Now it's the late 1980s. The miles were easier than the years. Real coming of age stuff. I enjoyed high school for the most part, and was a pretty typical kid - I was on the dance team, I was interested in clothes and music and spent most of my waking hours with my girlfriends, wishing I had a boyfriend. Kilometers 15-20 were back on Wildwood and starting down the Maple Trail - narrow and mostly downhill at this point, and one of my favorite trails in Forest Park.

Kilometers 21-24 were along the fun, rolling parts of the Maple Trail - lots of gentle ups and downs. Years 21-24 in my life were also rolling hills, but less gently. Married at 21 to a jealous, lying man. I left him at 23 when his abuse reached a tipping point. I moved to San Francisco at 24, and learned and became who I really am. The maple trail felt easy and beautiful to explore while sorting through that. The crowd had thinned a bit, so it was a bit like being alone but not too alone here. Got passed a bit, passed some people.

Mile 15-16 (Kilometers 24-25.5), including the halfway point, was a *brutal* uphill climb from Leif Erikson up the Wiregate Trail and then up the rugged, root-laden Trillium Trail. At the intersection was an aid station. I ate a potato chip. This HARD climb was made easier by thinking about my fun life in San Francisco after my divorce. I was teaching aerobics in the financial district of the city and started working as a cigarette girl, selling concessions in nightclubs and concerts. A very different life than running uphill through a forest. 

Here is one of the photos I didn't purchase from early in the race - definitely going uphill, and looks like I'm running based on arm swing, but lots of bottlenecks in these early miles.



Kilometer 26: I ran down Firelane 7 as I remembered meeting Sean shortly after my 26th birthday.
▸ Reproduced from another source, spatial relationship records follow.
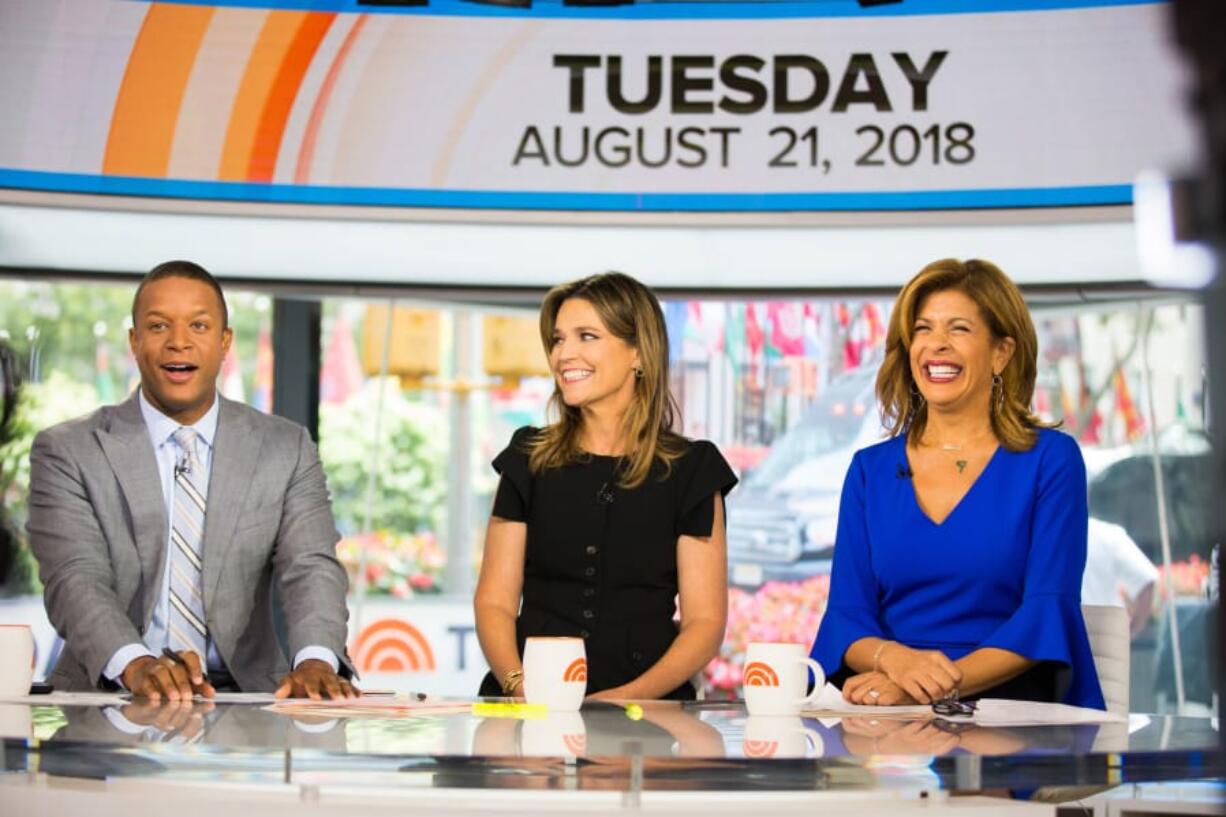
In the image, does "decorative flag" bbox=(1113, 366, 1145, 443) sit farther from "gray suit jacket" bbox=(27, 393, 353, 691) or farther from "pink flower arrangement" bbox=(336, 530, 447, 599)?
"gray suit jacket" bbox=(27, 393, 353, 691)

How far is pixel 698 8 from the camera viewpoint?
14.8 ft

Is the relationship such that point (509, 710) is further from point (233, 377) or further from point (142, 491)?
point (233, 377)

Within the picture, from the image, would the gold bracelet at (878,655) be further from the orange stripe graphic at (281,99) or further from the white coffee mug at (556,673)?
the orange stripe graphic at (281,99)

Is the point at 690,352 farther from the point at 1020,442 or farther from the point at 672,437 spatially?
the point at 1020,442

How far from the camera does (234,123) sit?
4.54 m

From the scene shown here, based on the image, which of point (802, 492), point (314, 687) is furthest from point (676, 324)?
point (314, 687)

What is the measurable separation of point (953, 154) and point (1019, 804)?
3194 mm

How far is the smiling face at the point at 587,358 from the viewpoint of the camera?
300cm

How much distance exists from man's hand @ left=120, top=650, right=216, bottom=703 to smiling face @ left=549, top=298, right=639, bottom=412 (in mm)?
1015

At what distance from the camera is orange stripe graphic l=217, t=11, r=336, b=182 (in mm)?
4547

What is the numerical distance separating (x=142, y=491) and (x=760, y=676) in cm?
145

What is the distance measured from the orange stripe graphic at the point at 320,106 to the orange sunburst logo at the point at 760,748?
3375 mm

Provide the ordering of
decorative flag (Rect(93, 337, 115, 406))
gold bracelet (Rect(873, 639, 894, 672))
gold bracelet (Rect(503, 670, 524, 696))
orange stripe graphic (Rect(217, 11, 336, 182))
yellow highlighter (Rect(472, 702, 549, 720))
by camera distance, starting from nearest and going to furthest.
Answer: yellow highlighter (Rect(472, 702, 549, 720)), gold bracelet (Rect(873, 639, 894, 672)), gold bracelet (Rect(503, 670, 524, 696)), orange stripe graphic (Rect(217, 11, 336, 182)), decorative flag (Rect(93, 337, 115, 406))

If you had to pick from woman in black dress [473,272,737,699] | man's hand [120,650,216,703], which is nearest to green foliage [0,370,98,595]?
woman in black dress [473,272,737,699]
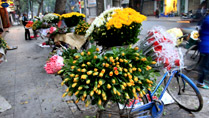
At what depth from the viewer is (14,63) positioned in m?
6.81

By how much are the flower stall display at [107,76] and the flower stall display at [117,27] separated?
2.22 feet

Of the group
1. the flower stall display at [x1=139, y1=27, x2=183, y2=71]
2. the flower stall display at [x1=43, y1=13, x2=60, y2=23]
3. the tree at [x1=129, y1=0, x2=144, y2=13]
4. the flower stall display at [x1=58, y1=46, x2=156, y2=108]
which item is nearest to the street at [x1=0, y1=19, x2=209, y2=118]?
the flower stall display at [x1=139, y1=27, x2=183, y2=71]

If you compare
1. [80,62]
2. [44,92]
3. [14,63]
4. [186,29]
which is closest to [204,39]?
[80,62]

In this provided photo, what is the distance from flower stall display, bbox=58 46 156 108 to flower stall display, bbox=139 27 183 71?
0.20 m

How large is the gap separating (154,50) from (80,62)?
3.13 ft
Back mostly on Wildwood as I hit kilometer 29 and 32, correlating with the years I had my 2 daughters. Enjoyable years and mostly comfortable running. As I crossed the 32 kilometer mark I was starting to think about having daughter #2 Aislin, and also thinking that this was approximately the point I was pulled off the trail at Smith Rock, my friend Rachel texted me, which freaked me out a bit, as she was the friend who called me at the top of Smith Rock. She was just checking in to see how my race was going, but the timing made me jumpy. :-/ 

The long trek up Firelane 5 was kind of fun. I met a couple of the guys I kept leapfrogging with - one of them (Mikey) was running several 50k races this year to celebrate his 50th birthday. We got to the top of the firelane right at mile 20, and there was an excellent aid station. I stopped and drank a ton of water out of a pickle jar and ate some watermelon before heading down fabulous wide, flat, downhill Saltzman trail. I barely had time to think about my years 33-35 because the trail felt so good.

The last 15k was hard, as I would expect it to be, but I kept running for the most part. Mentally it is not as much fun to relive one's 40s as it is to think about youth, but I thought about moving to Oregon, and becoming a marathoner at almost 40, and what running has given to me. I thought about how beautifully my kids have grown up and how lucky I feel about that, even though my legs were on fire. The last grind up the Dogwood Trail from mile 28.5-29 felt a little unfair, but the long 2 mile drop back to the finish line made up for a lot of it. I felt great.

Although I wasn't sure I would even get into this race, I'd checked last year's times, and the woman who won 50-59 in 2018 did so with a 5:54, so I had that in my mind. I had a tertiary goal to win my AG, a secondary goal to win it in under 5:54, and a primary goal of winning it in 5:40-anything. I got all 3 of those goals, winning my age group in 5:49:20. I needn't have stressed. 2nd place in my group was 6:42. I got a cute glass for finishing, and another for the AG win. I filled one of them with beer and celebrated. It wasn't the experience I'd expected for my 50k/50y, but satisfying.